# Passage to read:
>>>>>

It was just like I could figure it out in my own free time, my own spare time. And the urgency was like, okay, maybe I wouldn't make as much money if I wasn't as urgent, but like, that's a choice I got to make. And I really enjoyed being in control of my choices and in control of the outcomes. And I still have that today.

[25:51] Paul: Yeah, I experienced a similar thing. I quit my job and I was sort of shocked at how much ownership I had. And not only that, how much I enjoyed it. Like I had gone from a consulting firm where there's like 50 people involved in every project of like admins and support and all these things and suddenly I'm closing the deal, doing the work.

[26:14] Justin Welsh: Yeah.

[26:14] Paul: And basically just like deciding everything myself, sending the invoices. And it was like, it one, took so much less time. Yeah. Um, but I was like, why would anyone not want this? Um, did you have similar realizations of like, oh wow, I wish I had like explored this sort of path a little earlier?

[26:35] Justin Welsh: Yes and no. I think your initial instinct when you get into your own path is like, oh, I should have done this earlier, which is dangerous because you discount all of the stuff you learned up until that time period. And I think a lot of what I learned was really important. A lot of what I learned being a chief revenue officer has come into this business. So I wish I was younger. I think that would be nice.

I started my own business when I was 38. I see a lot of, they're not kids, I don't mean it like that, but I see a lot of folks much younger than me.

[27:10] Paul: I know what you mean.

[27:11] Justin Welsh: I'm similar age. 24 starting their own business online. I'm like, oh, that's cool. I wish that opportunity existed when I was 24. So no, I don't regret having started earlier. And I'm also really, as much as I joke about like, I wish I would have started younger.

I think part of the reason that I've been successful is because I'm older. I think if I had been online trying to get attention, trying to build an internet business when I was 24, I was really immature and stupid. And I don't think I would've been— Yeah, I think I would've been a really, I think I would've been probably canceled. I was a real dumb kid and I'm glad that I was a little more mature when I started my business.

<<<<<

# Challenge A:
Answer these from the interview transcript:
(i) At what age did Justin Welsh start his own business?
(ii) What type of firm did Paul work at before quitting his job?
(iii) What job did Justin Welsh hold whose lessons carried over into his business?
# Challenge B:
Continue the interview transcript past its last line.
The data has nothing to do with the interview transcript.

# Data section:
>>>>>

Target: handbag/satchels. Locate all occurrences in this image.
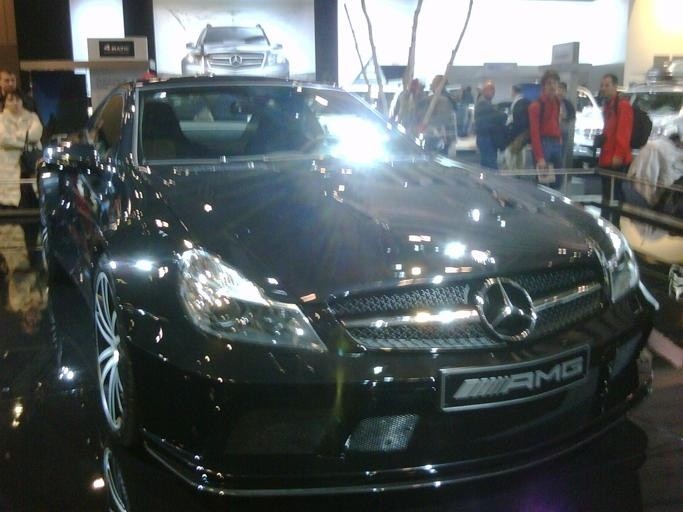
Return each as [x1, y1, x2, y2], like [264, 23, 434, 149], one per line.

<<<<<

# Exercise result A:
(i) 38
(ii) A consulting firm
(iii) Chief revenue officer

# Exercise result B:
[27:53] Paul: Yeah, same here. I think I was very lucky that I think being in my mid to late 30s, I'm 39 now and I don't want to burn out. I want to keep doing this for a long time. I want to enjoy what I'm doing. And so if I was in my 20s and still had to like prove myself, I'd probably push myself to do things I didn't want to do or scale too fast and all these things. And so yeah, there's just more patience I have at this age, I think.

[28:27] Justin Welsh: Yeah. I find myself often falling in the trap of, and I don't recall if we talked about this via email or anything, but I bring a lot of the bad habits of being a chief revenue officer to my own business. I wish I could say, oh, I've slowed down. Like, I'm super slow. Like, I'm meandering through this or like taking my time. The very candid truth of the matter is I hold myself to exceptionally high standards, and standards are generally defined by results.

And I bring a lot of that results-oriented business thoughts from my last job. And what I've come to realize, and probably why every 5 years I hit the reset button, is like it's hard to turn those off, number one. And when those are turned on, you're on the hedonic treadmill. You're always trying to grow more and to do better. I have a challenge in myself internally that if things aren't going like this, right, then that is a reflection of my ability as a human. And first of all, internally, I know that's not true.

But it's hard to disconnect from that thought. I don't know if that makes sense.

[29:48] Paul: Yeah, I think it makes a lot of sense. It's— I've actually purposely tried to practice because in like leaning against that impulse and a lot of people think I don't have that impulse. I worked in strategy consulting at the best companies in the world. I have a very impressive career. Like I know how to like exploit opportunity. I think when I left my former path, I sort of asked myself the question of, what if I do the opposite of everything I was doing before?

And I think because I fell in love with writing, there's this unique thing of actually just being able to write about this stuff. But early on I said, well, what if I see an opportunity and then I don't go after it and I just see how it feels? But here's the thing, it feels terrible. Like, interesting, you feel like a loser. And but over time, it's like it's just a feeling and you're like, oh, whatever, that's interesting. And it sort of dulls.

Now, I don't advise other people following this because it's basically like, here, take an approach to make less money and be less successful. But it's been really interesting to like practice leaning against that. So for example, put yourself in my shoes. You've written a book, you spent 14 months on it, and you're done with the book. I decide not to do a launch. All I do is send out one tweet and one newsletter post and just let it release it into the universe.

How do you think that would feel for you?

[31:27] Justin Welsh: It's interesting. My natural instinct is to say I would do the exact opposite, right? Like I would build up a huge launch and then like launch what I would deem as like quote unquote successful. But to be—

[31:40] Paul: There's so many playbooks out there for doing it, right? There's all these detailed things and like, yeah.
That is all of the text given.